## begin

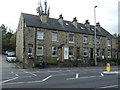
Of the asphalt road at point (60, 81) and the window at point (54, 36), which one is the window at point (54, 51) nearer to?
the window at point (54, 36)

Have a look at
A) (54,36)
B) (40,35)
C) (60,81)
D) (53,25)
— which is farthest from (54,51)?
(60,81)

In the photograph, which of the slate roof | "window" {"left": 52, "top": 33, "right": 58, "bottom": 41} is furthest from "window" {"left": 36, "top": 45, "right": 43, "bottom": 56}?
the slate roof

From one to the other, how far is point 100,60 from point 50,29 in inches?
494

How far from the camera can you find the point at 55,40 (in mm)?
30953

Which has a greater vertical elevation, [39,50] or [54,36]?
[54,36]

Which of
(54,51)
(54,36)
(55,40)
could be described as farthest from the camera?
(54,36)

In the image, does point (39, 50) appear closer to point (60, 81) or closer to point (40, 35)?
point (40, 35)

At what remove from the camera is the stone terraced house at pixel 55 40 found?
28.4 m

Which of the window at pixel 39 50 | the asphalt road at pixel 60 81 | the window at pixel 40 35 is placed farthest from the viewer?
the window at pixel 40 35

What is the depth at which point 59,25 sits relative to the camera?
3306 centimetres

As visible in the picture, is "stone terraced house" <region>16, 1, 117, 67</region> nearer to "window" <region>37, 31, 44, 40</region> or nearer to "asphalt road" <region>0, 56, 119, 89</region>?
"window" <region>37, 31, 44, 40</region>

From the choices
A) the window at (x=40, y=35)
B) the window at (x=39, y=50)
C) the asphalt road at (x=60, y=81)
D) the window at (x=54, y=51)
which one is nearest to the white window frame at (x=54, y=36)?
the window at (x=54, y=51)

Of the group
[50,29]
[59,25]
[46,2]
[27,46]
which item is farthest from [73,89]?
[46,2]

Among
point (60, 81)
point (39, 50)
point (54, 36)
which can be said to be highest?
point (54, 36)
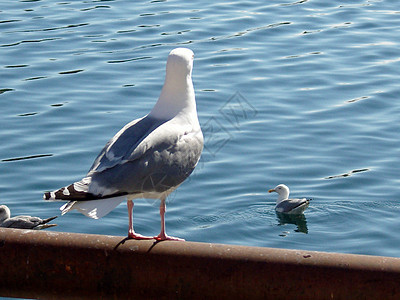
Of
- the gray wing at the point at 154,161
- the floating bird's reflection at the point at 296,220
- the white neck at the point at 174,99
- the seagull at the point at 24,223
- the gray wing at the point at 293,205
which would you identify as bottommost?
the floating bird's reflection at the point at 296,220

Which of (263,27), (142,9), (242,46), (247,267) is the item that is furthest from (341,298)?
(142,9)

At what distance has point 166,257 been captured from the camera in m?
3.66

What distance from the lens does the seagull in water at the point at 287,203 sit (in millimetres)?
9758

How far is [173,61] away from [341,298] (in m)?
2.37

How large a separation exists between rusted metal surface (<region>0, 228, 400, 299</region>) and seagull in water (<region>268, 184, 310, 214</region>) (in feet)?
20.1

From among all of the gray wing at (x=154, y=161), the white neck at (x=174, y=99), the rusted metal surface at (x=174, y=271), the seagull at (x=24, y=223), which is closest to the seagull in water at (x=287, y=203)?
the seagull at (x=24, y=223)

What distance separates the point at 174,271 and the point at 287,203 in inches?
245

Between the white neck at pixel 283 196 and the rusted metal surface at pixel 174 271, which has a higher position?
the rusted metal surface at pixel 174 271

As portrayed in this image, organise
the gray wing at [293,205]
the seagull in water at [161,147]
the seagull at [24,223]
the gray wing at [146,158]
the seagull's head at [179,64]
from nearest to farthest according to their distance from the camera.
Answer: the gray wing at [146,158]
the seagull in water at [161,147]
the seagull's head at [179,64]
the seagull at [24,223]
the gray wing at [293,205]

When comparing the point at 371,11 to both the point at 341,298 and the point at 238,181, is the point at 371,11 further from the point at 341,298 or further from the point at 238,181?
the point at 341,298

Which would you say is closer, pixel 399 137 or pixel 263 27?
pixel 399 137

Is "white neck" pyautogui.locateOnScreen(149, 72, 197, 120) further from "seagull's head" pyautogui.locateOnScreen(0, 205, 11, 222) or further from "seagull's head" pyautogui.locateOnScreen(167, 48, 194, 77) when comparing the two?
"seagull's head" pyautogui.locateOnScreen(0, 205, 11, 222)

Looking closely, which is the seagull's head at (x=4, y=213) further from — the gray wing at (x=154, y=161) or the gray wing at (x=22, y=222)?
Result: the gray wing at (x=154, y=161)

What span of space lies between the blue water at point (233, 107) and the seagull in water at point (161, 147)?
12.6 ft
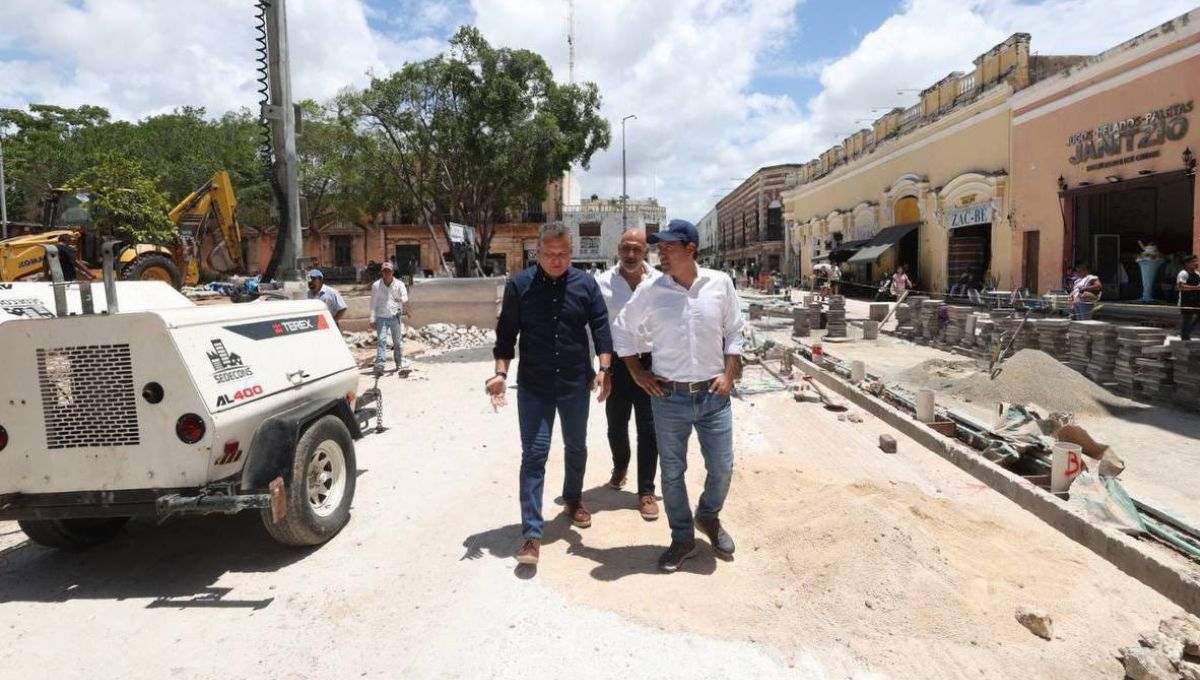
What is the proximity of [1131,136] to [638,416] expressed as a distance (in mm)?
17648

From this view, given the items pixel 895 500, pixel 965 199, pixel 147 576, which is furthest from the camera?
pixel 965 199

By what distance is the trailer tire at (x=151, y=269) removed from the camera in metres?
13.8

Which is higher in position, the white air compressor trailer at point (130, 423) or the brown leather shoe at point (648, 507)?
the white air compressor trailer at point (130, 423)

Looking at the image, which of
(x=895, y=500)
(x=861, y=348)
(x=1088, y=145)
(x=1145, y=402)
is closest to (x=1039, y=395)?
(x=1145, y=402)

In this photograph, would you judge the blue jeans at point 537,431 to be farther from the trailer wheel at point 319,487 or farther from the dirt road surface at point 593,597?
the trailer wheel at point 319,487

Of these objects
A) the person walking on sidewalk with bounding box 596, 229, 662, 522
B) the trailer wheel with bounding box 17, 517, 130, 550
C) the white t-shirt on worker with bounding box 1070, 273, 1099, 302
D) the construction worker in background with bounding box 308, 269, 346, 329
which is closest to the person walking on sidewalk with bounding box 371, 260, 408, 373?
the construction worker in background with bounding box 308, 269, 346, 329

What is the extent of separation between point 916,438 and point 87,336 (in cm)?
656

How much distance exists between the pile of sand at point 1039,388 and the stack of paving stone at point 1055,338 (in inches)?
56.5

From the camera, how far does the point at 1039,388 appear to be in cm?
780

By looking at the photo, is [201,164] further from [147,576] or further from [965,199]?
[147,576]

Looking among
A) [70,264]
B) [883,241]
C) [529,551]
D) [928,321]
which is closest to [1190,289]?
[928,321]

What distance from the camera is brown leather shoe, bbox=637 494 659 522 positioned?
437 centimetres

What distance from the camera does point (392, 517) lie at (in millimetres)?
4648

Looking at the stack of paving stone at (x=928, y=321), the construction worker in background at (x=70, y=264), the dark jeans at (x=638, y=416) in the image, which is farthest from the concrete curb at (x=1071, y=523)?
the stack of paving stone at (x=928, y=321)
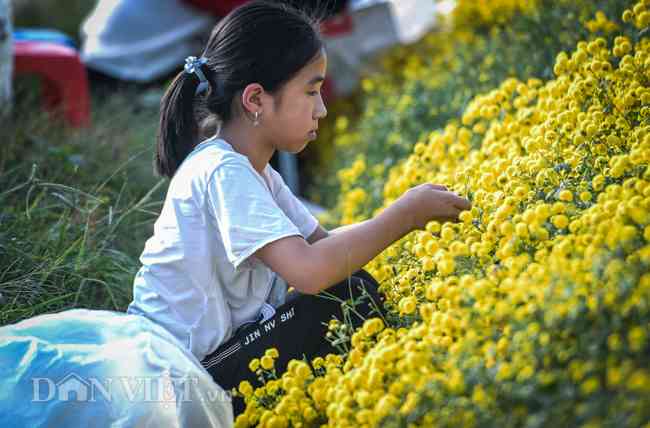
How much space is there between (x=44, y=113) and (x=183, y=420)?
2626mm

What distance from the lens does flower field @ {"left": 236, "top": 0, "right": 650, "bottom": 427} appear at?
1.48 meters

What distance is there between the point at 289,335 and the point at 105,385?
0.52 metres

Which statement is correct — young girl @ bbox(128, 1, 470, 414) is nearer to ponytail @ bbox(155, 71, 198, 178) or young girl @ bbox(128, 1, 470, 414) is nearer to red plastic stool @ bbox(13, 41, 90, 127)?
ponytail @ bbox(155, 71, 198, 178)

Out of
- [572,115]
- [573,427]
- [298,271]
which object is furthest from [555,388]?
[572,115]

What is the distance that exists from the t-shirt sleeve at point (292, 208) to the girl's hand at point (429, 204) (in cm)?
53

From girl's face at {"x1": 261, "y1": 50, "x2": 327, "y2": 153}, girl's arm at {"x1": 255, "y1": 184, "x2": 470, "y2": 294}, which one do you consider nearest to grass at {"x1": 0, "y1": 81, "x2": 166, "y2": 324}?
girl's face at {"x1": 261, "y1": 50, "x2": 327, "y2": 153}

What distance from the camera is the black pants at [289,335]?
2.20 metres

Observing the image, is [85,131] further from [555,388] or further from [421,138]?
[555,388]

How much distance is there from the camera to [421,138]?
4129 millimetres

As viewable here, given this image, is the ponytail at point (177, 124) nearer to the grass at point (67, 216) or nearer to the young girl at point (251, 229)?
the young girl at point (251, 229)

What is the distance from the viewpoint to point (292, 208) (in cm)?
263

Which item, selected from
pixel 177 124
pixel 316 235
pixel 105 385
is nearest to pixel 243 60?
pixel 177 124
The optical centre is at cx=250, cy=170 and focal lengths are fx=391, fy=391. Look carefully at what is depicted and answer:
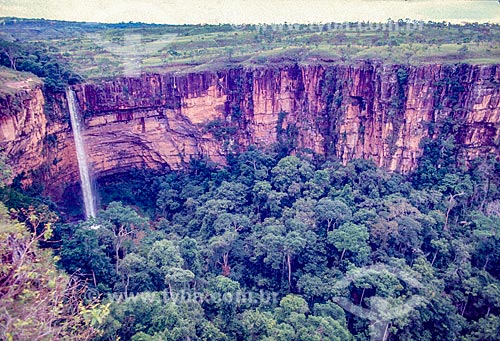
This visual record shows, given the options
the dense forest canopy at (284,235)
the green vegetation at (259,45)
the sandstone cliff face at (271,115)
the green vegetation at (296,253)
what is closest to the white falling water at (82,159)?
the sandstone cliff face at (271,115)

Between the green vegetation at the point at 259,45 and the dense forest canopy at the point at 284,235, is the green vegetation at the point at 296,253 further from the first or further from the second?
the green vegetation at the point at 259,45

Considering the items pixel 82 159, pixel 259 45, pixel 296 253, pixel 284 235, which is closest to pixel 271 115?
pixel 259 45

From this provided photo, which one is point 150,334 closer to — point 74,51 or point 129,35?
point 74,51

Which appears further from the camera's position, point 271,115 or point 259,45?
point 259,45

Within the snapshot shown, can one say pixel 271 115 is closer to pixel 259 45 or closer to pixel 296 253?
pixel 259 45

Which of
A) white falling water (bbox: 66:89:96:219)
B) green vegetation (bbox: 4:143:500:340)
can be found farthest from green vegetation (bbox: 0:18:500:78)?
green vegetation (bbox: 4:143:500:340)

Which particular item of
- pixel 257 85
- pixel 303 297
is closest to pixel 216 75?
pixel 257 85
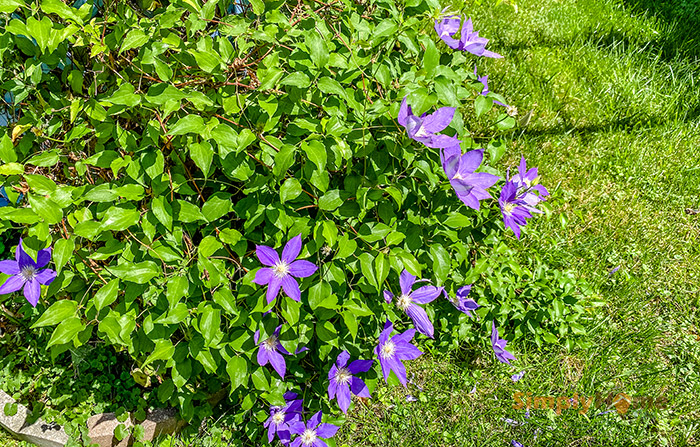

## end

[Given task]: Copy out the lines from the one holding "Considering the items" through the end of the items, both included, word for word, and leave out any pictures.

[Reply]:
Considering the items pixel 82 159, pixel 259 45, pixel 296 253, pixel 284 235, which is closest to pixel 271 115?
pixel 259 45

From this provided photo, which one is point 150,334 closer to — point 74,51 or point 129,35?
point 74,51

Which appears further from the camera's position, point 271,115 or point 259,45?
point 259,45

Within the snapshot shown, can one say pixel 271 115 is closer to pixel 259 45 or closer to pixel 296 253?
pixel 259 45

Which of
A) white falling water (bbox: 66:89:96:219)
B) green vegetation (bbox: 4:143:500:340)
can be found farthest from green vegetation (bbox: 0:18:500:78)?
green vegetation (bbox: 4:143:500:340)

Which particular item of
- pixel 257 85
- pixel 303 297
is closest to pixel 216 75?
pixel 257 85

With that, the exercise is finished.